The Red Queen’s Castle is a tricked out Hogwarts with heart shapes cut into the stone and spires, and in her court everything is red, red, red. HBC’s gigantor fake noggin was strange and I didn’t like looking at it. I couldn’t tell that her all-red foot soldiers were supposed to be playing cards, and that was a let down. Her court was too over-the-top for me. HBC knows how to play evil antagonist, so I’d rather just see her do her thing without a talking pixelated fish.
Yeah, there’s a CGI fish that sloshes around on his tail. Sigh.
Is this movie really a creative and modern re-interpretation, or a spoof? It was hard to tell at times. And can someone please tell me, what on earth did the 3-D add to this film? How did floating dust particles and the swoosh of hemline coming towards me really make this film better? This just in: buzzing dragonflies or birds that zoom out over the audience’s head are lame, worn out gimmicks that only take away from a movie. There is absolutely no point to making this film in 3-D. None, whatsoever.
Now, there were some things I did like about this movie. The Mad Hatter played by Johnny Depp was interesting. I interpret the Mad Hatter as more disturbed and conflicted than the aloof and silly caricature Disney gave us. Depp, of course, does a great job with this mix of literal insanity and pureness of heart.
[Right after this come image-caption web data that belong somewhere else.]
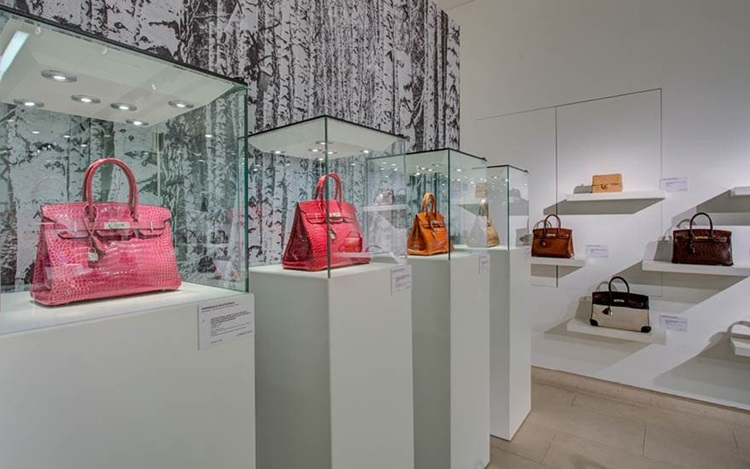 Virtual Tour: Handbags & Acces auction at Christies
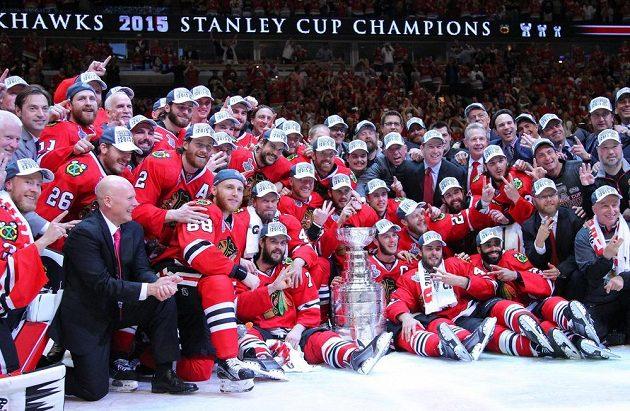 Slavnostní chvilka - focení s nejcennějším pohárem v hokeji vůbec.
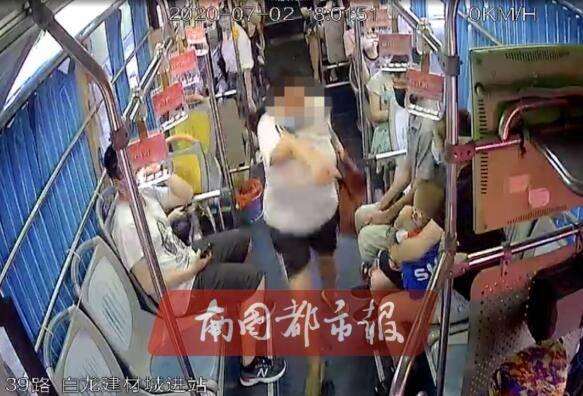 海口一女子公交车上大声喧哗,司机劝说却被打!监控视频显示……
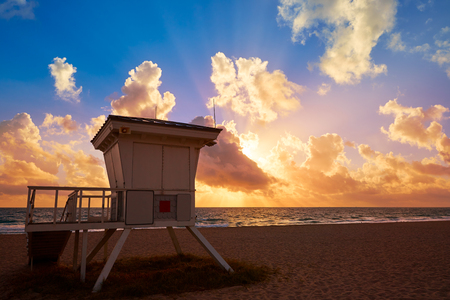 fort lauderdale: Fort Lauderdale beach morning sunrise in Florida USA baywatch tower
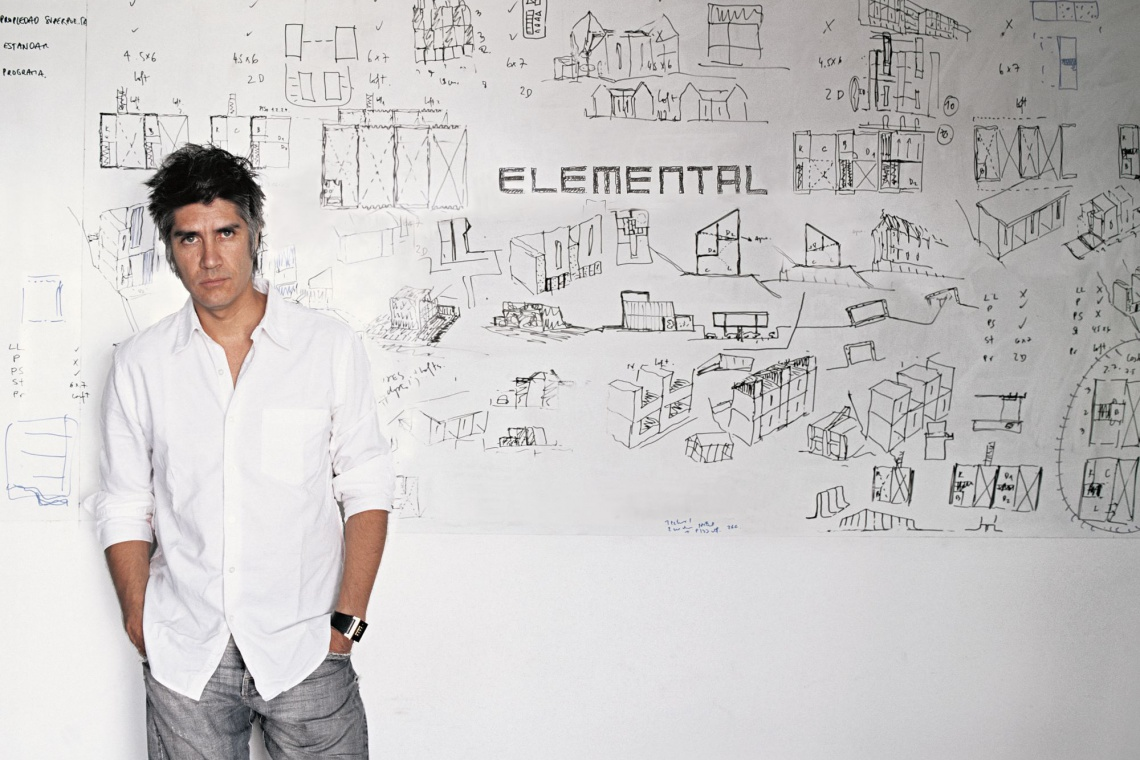 Alejandro Aravena z Nagrodą Pritzkera 2016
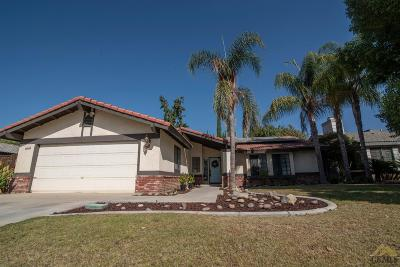 Bakersfield Single Family Home For Sale: 7216 Bandolero Way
Fresh face Mia Wasikowka really pleased me as Alice. I loved her, and everything about how she played Alice. She’s genuinely innocent with her platinum ringlets and blue day dress. Her soft voice questions the status quo and she proves to be the heroine all doubted her capable of.
Hathaway as the White Queen was also good, and I loved that cold and creepy look of her court all in white.
The plot felt hurried and in places, jagged. I was sad to see less focus on the adventures Alice has on her way to the Red Castle and so much obsession on the “Jabberwocky.” After seeing the movie I had to go do some reading and double check myself. I know the “Jabberwocky,” and I know Alice, and I know Carroll wrote both, but I never remembered one being the driving force of the other’s storyline. The constant referencing and recitation was inane to me. Much of Carroll’s transcendental allegory was lost in this literal quest to slay the beast. The main theme I came away with was “look at me, I’m a really unique interpretation of Alice in Wonderland with special effects, isn’t this crazy?!?!”
One aspect of this film I passionately loved was the wardrobe. Ensemble scenes in particular were impeccably styled. I would kill for the party frock Alice wears in the Red Queen’s court, this little masterpiece of asymmetrical draping, funky piping, red tulle, and animal print. That was the visual highlight of this movie for me!
So after all the hype and hope, I think Burton’s Alice was a big ole letdown. It really had all the potential of being creeptastic and well-done, but gave in to social pressures of cheesy 3-D and sloppy CGI. And maybe it’s the English major in me, but I just didn’t jive with Burton’s mashup of Carroll’s works, especially at the expense of the original main idea.